• Given problem 1:
List every distinct username that appears as a poster in the crankset compatibility thread.
• Given problem 2:
From the crankset compatibility thread, print everything from "Thanks you guys." down to "gone for example?", with no changes.

• Reading text:
— begin —

# Dura Ace 7950 crankset compatible with 6700 group?



## joep721 (May 4, 2009)

My bike is set up with an Ultegra drive train (6700) and I am looking at switching out my crankset from a 53/39 to a 50/34 and from Ultegra to the DA crank (7950). Will I have any problems doing this? The reason I ask is I went into a LBS this past weekend (they had their spring sale going) and I asked about this and a mechanics told me that I could do this but I will need to switch out the FD. I'm not really wanting to switch out the FD right now. Then yesterday, I was talking to a friend who works in a bike shop and he told me that wasn't true. So who's right? Will I need to get the DA FD to make the switch?

Thanks,
Joe


----------



## ukbloke (Sep 1, 2007)

The DA crank FC-7950 is fully compatible with Ultegra 6700. And you don't have to believe some random individual on the internet - Shimano indicates this in the latest version of their compatibility chart. ;-)


----------



## DaveT (Feb 12, 2004)

No issues as ukbloke said. No need for a different front derailleur either.The crankset is a straight swap-out, even uses the same bottom bracket.


----------



## joep721 (May 4, 2009)

Thanks you guys. ukbloke, I couldn't find that document. I searched the world over and found diddly-squat! Thanks again.... Time to go get a new crankset.


----------



## ukbloke (Sep 1, 2007)

Yeah, I've struggled to find it in the past too. google finds it if you search for "Shimano compatibility chart". It is harder to find it by browsing the Shimano site. Turns out that it is the number 1 road item on the tech tips page. It is annoying that they don't keep it fully update it and arbitrarily drop information - where's the 6800/7800 compatibility information gone for example?


----------



## joep721 (May 4, 2009)

Crap, I need to get familiar with the Shimano Site. That tech tips page is a wealth of knowledge.


----------



## JSWhaler (Nov 25, 2009)

No issues, I run a Sram Red setup (Force fd) with a DA 7950 crankset. I used to run a red crank, but bent the rings, hence the switch to da.


----------

— end —

• Recorded data:
— begin —

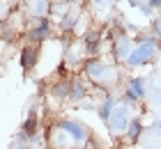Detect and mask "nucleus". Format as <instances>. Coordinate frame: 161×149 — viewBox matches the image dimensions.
Segmentation results:
<instances>
[{"mask_svg": "<svg viewBox=\"0 0 161 149\" xmlns=\"http://www.w3.org/2000/svg\"><path fill=\"white\" fill-rule=\"evenodd\" d=\"M92 131L76 117H58L46 126V142L51 149H85Z\"/></svg>", "mask_w": 161, "mask_h": 149, "instance_id": "nucleus-1", "label": "nucleus"}, {"mask_svg": "<svg viewBox=\"0 0 161 149\" xmlns=\"http://www.w3.org/2000/svg\"><path fill=\"white\" fill-rule=\"evenodd\" d=\"M78 73L83 76L90 87L99 89V92H113V87L120 80V67L118 62H108L104 57H85L80 64Z\"/></svg>", "mask_w": 161, "mask_h": 149, "instance_id": "nucleus-2", "label": "nucleus"}, {"mask_svg": "<svg viewBox=\"0 0 161 149\" xmlns=\"http://www.w3.org/2000/svg\"><path fill=\"white\" fill-rule=\"evenodd\" d=\"M55 23L51 16H39V19H30V25H28L23 32H21V39L28 44H46L51 39H55Z\"/></svg>", "mask_w": 161, "mask_h": 149, "instance_id": "nucleus-3", "label": "nucleus"}, {"mask_svg": "<svg viewBox=\"0 0 161 149\" xmlns=\"http://www.w3.org/2000/svg\"><path fill=\"white\" fill-rule=\"evenodd\" d=\"M159 44L157 41H147V44H134V48H131V53L124 57V67L127 69H141V67H145V64H150L152 60L157 57V53H159Z\"/></svg>", "mask_w": 161, "mask_h": 149, "instance_id": "nucleus-4", "label": "nucleus"}, {"mask_svg": "<svg viewBox=\"0 0 161 149\" xmlns=\"http://www.w3.org/2000/svg\"><path fill=\"white\" fill-rule=\"evenodd\" d=\"M131 117H134L131 115V106L124 103V101H118V106L113 108V113H111V117H108V122H106L108 133H111L113 138H122L124 133H127V129H129Z\"/></svg>", "mask_w": 161, "mask_h": 149, "instance_id": "nucleus-5", "label": "nucleus"}, {"mask_svg": "<svg viewBox=\"0 0 161 149\" xmlns=\"http://www.w3.org/2000/svg\"><path fill=\"white\" fill-rule=\"evenodd\" d=\"M145 96H147V78L129 76L124 80V89H122V101L124 103H129L131 108H136Z\"/></svg>", "mask_w": 161, "mask_h": 149, "instance_id": "nucleus-6", "label": "nucleus"}, {"mask_svg": "<svg viewBox=\"0 0 161 149\" xmlns=\"http://www.w3.org/2000/svg\"><path fill=\"white\" fill-rule=\"evenodd\" d=\"M44 44H23L19 51V67L23 69L25 73H30L37 69V64H39V60H42V53H44Z\"/></svg>", "mask_w": 161, "mask_h": 149, "instance_id": "nucleus-7", "label": "nucleus"}, {"mask_svg": "<svg viewBox=\"0 0 161 149\" xmlns=\"http://www.w3.org/2000/svg\"><path fill=\"white\" fill-rule=\"evenodd\" d=\"M80 41L85 46V55L87 57H99L101 48H104V30L101 28H87L83 35H80Z\"/></svg>", "mask_w": 161, "mask_h": 149, "instance_id": "nucleus-8", "label": "nucleus"}, {"mask_svg": "<svg viewBox=\"0 0 161 149\" xmlns=\"http://www.w3.org/2000/svg\"><path fill=\"white\" fill-rule=\"evenodd\" d=\"M69 103H83L90 96V83L80 76V73H71L69 78Z\"/></svg>", "mask_w": 161, "mask_h": 149, "instance_id": "nucleus-9", "label": "nucleus"}, {"mask_svg": "<svg viewBox=\"0 0 161 149\" xmlns=\"http://www.w3.org/2000/svg\"><path fill=\"white\" fill-rule=\"evenodd\" d=\"M80 16H83V12L76 9V7H71V9H67L60 19L55 21V28L60 30V32H64V35H76L78 32Z\"/></svg>", "mask_w": 161, "mask_h": 149, "instance_id": "nucleus-10", "label": "nucleus"}, {"mask_svg": "<svg viewBox=\"0 0 161 149\" xmlns=\"http://www.w3.org/2000/svg\"><path fill=\"white\" fill-rule=\"evenodd\" d=\"M131 48H134V39L129 37V32H122L118 39H115L113 44H108V51H111V57L113 62H124V57H127L131 53Z\"/></svg>", "mask_w": 161, "mask_h": 149, "instance_id": "nucleus-11", "label": "nucleus"}, {"mask_svg": "<svg viewBox=\"0 0 161 149\" xmlns=\"http://www.w3.org/2000/svg\"><path fill=\"white\" fill-rule=\"evenodd\" d=\"M42 131V119L37 115V110H28V117L21 122V140H37Z\"/></svg>", "mask_w": 161, "mask_h": 149, "instance_id": "nucleus-12", "label": "nucleus"}, {"mask_svg": "<svg viewBox=\"0 0 161 149\" xmlns=\"http://www.w3.org/2000/svg\"><path fill=\"white\" fill-rule=\"evenodd\" d=\"M69 87H71L69 78H55L53 83L48 85L46 94L53 103H64V101H69Z\"/></svg>", "mask_w": 161, "mask_h": 149, "instance_id": "nucleus-13", "label": "nucleus"}, {"mask_svg": "<svg viewBox=\"0 0 161 149\" xmlns=\"http://www.w3.org/2000/svg\"><path fill=\"white\" fill-rule=\"evenodd\" d=\"M51 5H53V0H23V7H25V12H28L30 19L48 16Z\"/></svg>", "mask_w": 161, "mask_h": 149, "instance_id": "nucleus-14", "label": "nucleus"}, {"mask_svg": "<svg viewBox=\"0 0 161 149\" xmlns=\"http://www.w3.org/2000/svg\"><path fill=\"white\" fill-rule=\"evenodd\" d=\"M143 131H145V124H143V119H141V117H131V122H129V129H127V133L122 136V140H124L127 145H138V140H141Z\"/></svg>", "mask_w": 161, "mask_h": 149, "instance_id": "nucleus-15", "label": "nucleus"}, {"mask_svg": "<svg viewBox=\"0 0 161 149\" xmlns=\"http://www.w3.org/2000/svg\"><path fill=\"white\" fill-rule=\"evenodd\" d=\"M118 96H115V94H111V92H106L104 94V101H101L99 103V106H97V117L101 119V122H108V117H111V113H113V108L115 106H118Z\"/></svg>", "mask_w": 161, "mask_h": 149, "instance_id": "nucleus-16", "label": "nucleus"}, {"mask_svg": "<svg viewBox=\"0 0 161 149\" xmlns=\"http://www.w3.org/2000/svg\"><path fill=\"white\" fill-rule=\"evenodd\" d=\"M55 78H71V67L67 64V60L64 57H60V62L55 64Z\"/></svg>", "mask_w": 161, "mask_h": 149, "instance_id": "nucleus-17", "label": "nucleus"}, {"mask_svg": "<svg viewBox=\"0 0 161 149\" xmlns=\"http://www.w3.org/2000/svg\"><path fill=\"white\" fill-rule=\"evenodd\" d=\"M138 9H141V14H143V16H147V19L154 16V7H150L147 3H141V7H138Z\"/></svg>", "mask_w": 161, "mask_h": 149, "instance_id": "nucleus-18", "label": "nucleus"}, {"mask_svg": "<svg viewBox=\"0 0 161 149\" xmlns=\"http://www.w3.org/2000/svg\"><path fill=\"white\" fill-rule=\"evenodd\" d=\"M55 5H62V7H76L78 0H53Z\"/></svg>", "mask_w": 161, "mask_h": 149, "instance_id": "nucleus-19", "label": "nucleus"}, {"mask_svg": "<svg viewBox=\"0 0 161 149\" xmlns=\"http://www.w3.org/2000/svg\"><path fill=\"white\" fill-rule=\"evenodd\" d=\"M150 7H154V9H161V0H147Z\"/></svg>", "mask_w": 161, "mask_h": 149, "instance_id": "nucleus-20", "label": "nucleus"}, {"mask_svg": "<svg viewBox=\"0 0 161 149\" xmlns=\"http://www.w3.org/2000/svg\"><path fill=\"white\" fill-rule=\"evenodd\" d=\"M12 149H32V147H30V145H28L25 140H23V142H21V145H14Z\"/></svg>", "mask_w": 161, "mask_h": 149, "instance_id": "nucleus-21", "label": "nucleus"}, {"mask_svg": "<svg viewBox=\"0 0 161 149\" xmlns=\"http://www.w3.org/2000/svg\"><path fill=\"white\" fill-rule=\"evenodd\" d=\"M127 5H129V7H141V3H138V0H127Z\"/></svg>", "mask_w": 161, "mask_h": 149, "instance_id": "nucleus-22", "label": "nucleus"}, {"mask_svg": "<svg viewBox=\"0 0 161 149\" xmlns=\"http://www.w3.org/2000/svg\"><path fill=\"white\" fill-rule=\"evenodd\" d=\"M154 37H157V44H159V48H161V32H157Z\"/></svg>", "mask_w": 161, "mask_h": 149, "instance_id": "nucleus-23", "label": "nucleus"}, {"mask_svg": "<svg viewBox=\"0 0 161 149\" xmlns=\"http://www.w3.org/2000/svg\"><path fill=\"white\" fill-rule=\"evenodd\" d=\"M157 129H159V131H161V117H159V119H157Z\"/></svg>", "mask_w": 161, "mask_h": 149, "instance_id": "nucleus-24", "label": "nucleus"}, {"mask_svg": "<svg viewBox=\"0 0 161 149\" xmlns=\"http://www.w3.org/2000/svg\"><path fill=\"white\" fill-rule=\"evenodd\" d=\"M92 3H94V5H101V3H104V0H92Z\"/></svg>", "mask_w": 161, "mask_h": 149, "instance_id": "nucleus-25", "label": "nucleus"}, {"mask_svg": "<svg viewBox=\"0 0 161 149\" xmlns=\"http://www.w3.org/2000/svg\"><path fill=\"white\" fill-rule=\"evenodd\" d=\"M159 21H161V16H159Z\"/></svg>", "mask_w": 161, "mask_h": 149, "instance_id": "nucleus-26", "label": "nucleus"}]
</instances>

— end —

• Final result 1:
joep721, ukbloke, DaveT, JSWhaler

• Final result 2:
Thanks you guys. ukbloke, I couldn't find that document. I searched the world over and found diddly-squat! Thanks again.... Time to go get a new crankset.


----------



## ukbloke (Sep 1, 2007)

Yeah, I've struggled to find it in the past too. google finds it if you search for "Shimano compatibility chart". It is harder to find it by browsing the Shimano site. Turns out that it is the number 1 road item on the tech tips page. It is annoying that they don't keep it fully update it and arbitrarily drop information - where's the 6800/7800 compatibility information gone for example?